EXTRACT TO READ:
(Reuters) – The U.S. economic recovery will be slow until the coronavirus is under control, and Americans will have to manage life with the virus for at least the next several months, three Federal Reserve policymakers said on Wednesday.
After rebounding strongly in May and June, economic activity began to trail off in July, when an increase in infections led to new restrictions in some states and contributed to a slowdown in spending. Employment growth also slowed considerably last month, and the expiration of enhanced unemployment benefits has raised concerns that jobless Americans could start to fall behind on rent and other expenses.
Consumer spending will probably remain weak as people avoid activities that require high levels of social interaction for health reasons, Boston Fed President Eric Rosengren said during an online event organized by the South Shore Chamber of Commerce in Massachusetts.
The San Francisco Fed president, Mary Daly, warned about the impact of the expiration of the supplemental $600 weekly jobless benefit.
“It creates the potential for a hole, a little bit of a hole, in consumer demand and consumer spending,” Daly said. “We have evidence that suggests they were spending those resources to pay rent or to buy food or to buy other consumer goods.”
Despite concerns from some employers that the benefits were discouraging people from returning to work, Daly, in a webcast discussion with the Economic Club of Las Vegas, said there was little evidence to support that claim.
Both Rosengren and Dallas Fed President Robert Kaplan warned that Americans will need to find ways to adapt to the risks of the virus, until a vaccine becomes available.
Kaplan, in a webcast event with the Lubbock Chamber of Commerce in Texas, said Americans need to learn to “live with” the virus, using safety measures such as masks so the economy can remain open.
Daly said she expects the economic rebound will be slow and gradual, depending on the virus, and she does not expect a V-shaped recovery.
Rosengren said the United States had done a poor job of containing the virus when compared to parts of Europe, and that the blunders were affecting the recovery. He pointed to states that saw only a short-lived increase in economic activity after lifting restrictions too quickly while states that imposed longer shutdowns earlier are now benefiting from better health outcomes and more robust spending.
“Limited or inconsistent efforts by states to control the virus based on public health guidance are not only placing citizens at unnecessary risk of severe illness and possible death – but are also likely to prolong the economic downturn,” Rosengren said.
Kaplan said he expects the U.S. unemployment rate to remain elevated at 9% at the end of the year, but said it could be lower if businesses and consumers take steps to control the spread of the virus. The unemployment rate in July was 10.2%.
“If we don’t follow that, while people may feel freer, the economy will grow slower,” Kaplan said.
Both Daly and Rosengren said that participation in the Fed’s Main Street Lending Program, which is meant to carry small and medium-sized businesses through the crisis, could grow.
Rosengren said low early use of the program was not a sign of failure, and more businesses may turn to the facility in the fall if the economy worsens.

ACTIVITY A: In the article on Federal Reserve officials' economic outlook, what was the U.S. unemployment rate in July?
ACTIVITY B: Retype the passage of the Fed outlook article between "Kaplan, in a" and "more robust spending.", inclusive.

Collected data entries:
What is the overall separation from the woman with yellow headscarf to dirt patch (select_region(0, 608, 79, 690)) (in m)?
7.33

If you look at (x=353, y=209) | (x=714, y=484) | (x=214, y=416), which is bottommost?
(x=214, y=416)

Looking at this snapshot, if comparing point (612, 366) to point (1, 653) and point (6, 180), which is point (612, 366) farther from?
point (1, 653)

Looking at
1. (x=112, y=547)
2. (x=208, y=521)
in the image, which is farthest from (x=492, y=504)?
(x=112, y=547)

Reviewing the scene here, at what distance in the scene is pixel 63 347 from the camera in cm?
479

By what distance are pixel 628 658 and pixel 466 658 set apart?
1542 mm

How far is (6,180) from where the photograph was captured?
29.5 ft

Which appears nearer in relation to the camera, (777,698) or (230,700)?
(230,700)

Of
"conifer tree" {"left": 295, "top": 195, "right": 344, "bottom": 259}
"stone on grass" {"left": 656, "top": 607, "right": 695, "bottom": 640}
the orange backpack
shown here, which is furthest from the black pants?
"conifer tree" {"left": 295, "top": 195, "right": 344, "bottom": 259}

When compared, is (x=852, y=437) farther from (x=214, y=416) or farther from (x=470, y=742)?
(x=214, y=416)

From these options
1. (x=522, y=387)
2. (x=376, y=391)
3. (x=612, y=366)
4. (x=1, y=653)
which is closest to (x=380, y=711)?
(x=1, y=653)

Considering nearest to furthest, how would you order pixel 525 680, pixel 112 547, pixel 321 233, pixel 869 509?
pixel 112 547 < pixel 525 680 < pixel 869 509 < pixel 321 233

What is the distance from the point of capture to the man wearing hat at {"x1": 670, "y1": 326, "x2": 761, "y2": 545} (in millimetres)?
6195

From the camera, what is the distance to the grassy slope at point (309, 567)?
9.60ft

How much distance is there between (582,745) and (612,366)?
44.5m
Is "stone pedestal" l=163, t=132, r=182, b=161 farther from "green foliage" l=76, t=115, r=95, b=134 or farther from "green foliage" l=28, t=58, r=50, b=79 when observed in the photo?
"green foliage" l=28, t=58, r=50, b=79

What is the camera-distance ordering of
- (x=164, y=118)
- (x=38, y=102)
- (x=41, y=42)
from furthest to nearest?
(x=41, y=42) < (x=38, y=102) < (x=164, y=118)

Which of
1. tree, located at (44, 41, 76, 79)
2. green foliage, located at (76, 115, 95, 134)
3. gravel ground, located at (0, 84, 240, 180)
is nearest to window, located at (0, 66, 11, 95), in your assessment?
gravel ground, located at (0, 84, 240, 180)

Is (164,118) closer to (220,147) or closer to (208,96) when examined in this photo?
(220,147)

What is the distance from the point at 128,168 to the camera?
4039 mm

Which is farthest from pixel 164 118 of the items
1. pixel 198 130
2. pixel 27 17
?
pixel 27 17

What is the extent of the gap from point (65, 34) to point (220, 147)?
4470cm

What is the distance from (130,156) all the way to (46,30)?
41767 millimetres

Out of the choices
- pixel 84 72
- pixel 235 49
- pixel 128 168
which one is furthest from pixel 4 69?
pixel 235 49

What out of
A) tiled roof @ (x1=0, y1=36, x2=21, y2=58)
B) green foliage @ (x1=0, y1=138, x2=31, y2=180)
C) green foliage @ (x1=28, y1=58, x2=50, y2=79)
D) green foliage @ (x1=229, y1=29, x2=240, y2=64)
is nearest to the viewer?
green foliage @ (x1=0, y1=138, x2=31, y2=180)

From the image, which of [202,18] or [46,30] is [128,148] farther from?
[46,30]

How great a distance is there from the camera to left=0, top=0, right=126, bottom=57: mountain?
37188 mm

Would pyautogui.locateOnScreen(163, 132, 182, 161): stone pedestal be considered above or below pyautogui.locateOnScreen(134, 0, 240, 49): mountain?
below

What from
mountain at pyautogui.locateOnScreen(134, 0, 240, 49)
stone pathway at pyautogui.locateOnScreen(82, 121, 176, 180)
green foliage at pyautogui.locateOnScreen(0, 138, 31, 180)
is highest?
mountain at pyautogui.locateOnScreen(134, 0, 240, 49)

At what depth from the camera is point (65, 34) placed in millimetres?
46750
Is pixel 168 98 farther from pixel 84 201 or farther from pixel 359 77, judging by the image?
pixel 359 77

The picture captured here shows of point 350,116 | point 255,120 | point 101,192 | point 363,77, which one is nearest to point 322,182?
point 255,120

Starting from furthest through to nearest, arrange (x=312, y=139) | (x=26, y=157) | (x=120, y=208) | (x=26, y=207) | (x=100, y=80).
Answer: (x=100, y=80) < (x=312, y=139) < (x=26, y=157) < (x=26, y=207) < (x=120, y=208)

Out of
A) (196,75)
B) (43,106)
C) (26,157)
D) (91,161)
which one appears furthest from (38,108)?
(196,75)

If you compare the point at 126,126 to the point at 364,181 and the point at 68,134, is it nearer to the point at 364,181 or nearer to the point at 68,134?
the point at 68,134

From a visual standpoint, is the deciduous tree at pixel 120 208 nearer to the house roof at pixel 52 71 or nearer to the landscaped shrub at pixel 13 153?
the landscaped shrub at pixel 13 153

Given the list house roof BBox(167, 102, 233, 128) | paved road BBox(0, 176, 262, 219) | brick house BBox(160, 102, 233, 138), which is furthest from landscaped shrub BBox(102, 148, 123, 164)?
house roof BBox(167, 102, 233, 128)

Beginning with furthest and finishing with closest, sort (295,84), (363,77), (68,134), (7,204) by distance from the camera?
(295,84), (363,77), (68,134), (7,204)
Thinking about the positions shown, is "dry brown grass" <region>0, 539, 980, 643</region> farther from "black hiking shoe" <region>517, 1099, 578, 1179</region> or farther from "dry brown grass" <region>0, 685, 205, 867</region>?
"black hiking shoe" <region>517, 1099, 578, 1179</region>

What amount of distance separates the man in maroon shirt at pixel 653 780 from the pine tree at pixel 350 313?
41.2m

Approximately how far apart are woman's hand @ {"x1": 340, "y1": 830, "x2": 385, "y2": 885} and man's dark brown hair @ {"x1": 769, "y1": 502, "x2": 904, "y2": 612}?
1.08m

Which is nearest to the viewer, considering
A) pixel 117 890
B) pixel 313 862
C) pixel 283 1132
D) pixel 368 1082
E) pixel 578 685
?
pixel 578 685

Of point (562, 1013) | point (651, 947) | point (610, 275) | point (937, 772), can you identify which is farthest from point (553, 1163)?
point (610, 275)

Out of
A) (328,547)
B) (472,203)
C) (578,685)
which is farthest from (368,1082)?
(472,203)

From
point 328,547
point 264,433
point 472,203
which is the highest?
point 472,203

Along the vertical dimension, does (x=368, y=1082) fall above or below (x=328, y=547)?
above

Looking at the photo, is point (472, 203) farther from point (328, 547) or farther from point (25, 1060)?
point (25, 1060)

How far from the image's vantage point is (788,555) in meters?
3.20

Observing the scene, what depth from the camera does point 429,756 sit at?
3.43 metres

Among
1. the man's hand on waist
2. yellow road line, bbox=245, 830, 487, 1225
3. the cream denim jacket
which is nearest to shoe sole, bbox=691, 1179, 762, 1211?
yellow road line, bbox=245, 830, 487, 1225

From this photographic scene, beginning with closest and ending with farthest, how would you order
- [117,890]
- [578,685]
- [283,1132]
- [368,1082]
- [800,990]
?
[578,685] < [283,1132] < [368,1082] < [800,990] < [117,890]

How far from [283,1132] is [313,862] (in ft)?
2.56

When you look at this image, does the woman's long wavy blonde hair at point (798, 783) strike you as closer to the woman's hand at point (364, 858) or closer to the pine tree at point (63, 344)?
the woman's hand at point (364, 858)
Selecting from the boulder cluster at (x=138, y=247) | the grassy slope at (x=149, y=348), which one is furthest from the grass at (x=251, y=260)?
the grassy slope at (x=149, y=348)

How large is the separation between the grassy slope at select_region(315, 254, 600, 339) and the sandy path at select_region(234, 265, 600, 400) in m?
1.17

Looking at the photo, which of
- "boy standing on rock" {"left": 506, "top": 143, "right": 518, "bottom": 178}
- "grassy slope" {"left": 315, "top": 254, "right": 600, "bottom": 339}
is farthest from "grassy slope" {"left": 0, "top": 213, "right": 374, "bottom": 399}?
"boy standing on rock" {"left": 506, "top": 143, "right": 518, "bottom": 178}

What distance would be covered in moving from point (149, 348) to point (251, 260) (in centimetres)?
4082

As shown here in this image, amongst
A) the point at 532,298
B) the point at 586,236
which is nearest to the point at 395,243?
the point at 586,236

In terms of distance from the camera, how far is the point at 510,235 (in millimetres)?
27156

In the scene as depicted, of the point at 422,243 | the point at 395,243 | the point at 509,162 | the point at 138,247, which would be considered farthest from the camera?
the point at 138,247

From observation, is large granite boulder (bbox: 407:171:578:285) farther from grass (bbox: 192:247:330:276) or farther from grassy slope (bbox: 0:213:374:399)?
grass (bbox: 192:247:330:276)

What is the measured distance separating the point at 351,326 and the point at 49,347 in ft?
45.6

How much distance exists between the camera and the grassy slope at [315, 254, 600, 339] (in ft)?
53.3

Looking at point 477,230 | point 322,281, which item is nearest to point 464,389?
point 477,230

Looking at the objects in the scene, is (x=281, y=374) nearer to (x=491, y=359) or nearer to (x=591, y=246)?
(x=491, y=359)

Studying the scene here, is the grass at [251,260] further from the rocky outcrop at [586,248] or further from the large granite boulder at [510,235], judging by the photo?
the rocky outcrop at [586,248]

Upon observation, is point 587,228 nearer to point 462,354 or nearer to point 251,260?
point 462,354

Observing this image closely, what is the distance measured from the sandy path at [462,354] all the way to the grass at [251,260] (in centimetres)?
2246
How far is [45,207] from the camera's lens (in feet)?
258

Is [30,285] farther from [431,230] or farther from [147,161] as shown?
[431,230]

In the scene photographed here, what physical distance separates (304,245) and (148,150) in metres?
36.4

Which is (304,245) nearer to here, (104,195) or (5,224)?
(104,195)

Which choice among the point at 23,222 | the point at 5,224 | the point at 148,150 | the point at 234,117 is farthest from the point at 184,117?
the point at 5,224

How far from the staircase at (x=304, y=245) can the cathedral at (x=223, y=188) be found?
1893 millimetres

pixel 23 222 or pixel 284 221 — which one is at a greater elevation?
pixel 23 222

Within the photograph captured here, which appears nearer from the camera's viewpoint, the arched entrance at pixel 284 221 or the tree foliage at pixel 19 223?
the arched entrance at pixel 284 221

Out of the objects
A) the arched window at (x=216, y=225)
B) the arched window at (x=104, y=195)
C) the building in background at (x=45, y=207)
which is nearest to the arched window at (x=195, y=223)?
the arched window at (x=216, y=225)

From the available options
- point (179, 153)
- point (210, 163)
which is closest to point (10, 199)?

TASK SOLUTION A: 10.2%

TASK SOLUTION B:
Kaplan, in a webcast event with the Lubbock Chamber of Commerce in Texas, said Americans need to learn to “live with” the virus, using safety measures such as masks so the economy can remain open.
Daly said she expects the economic rebound will be slow and gradual, depending on the virus, and she does not expect a V-shaped recovery.
Rosengren said the United States had done a poor job of containing the virus when compared to parts of Europe, and that the blunders were affecting the recovery. He pointed to states that saw only a short-lived increase in economic activity after lifting restrictions too quickly while states that imposed longer shutdowns earlier are now benefiting from better health outcomes and more robust spending.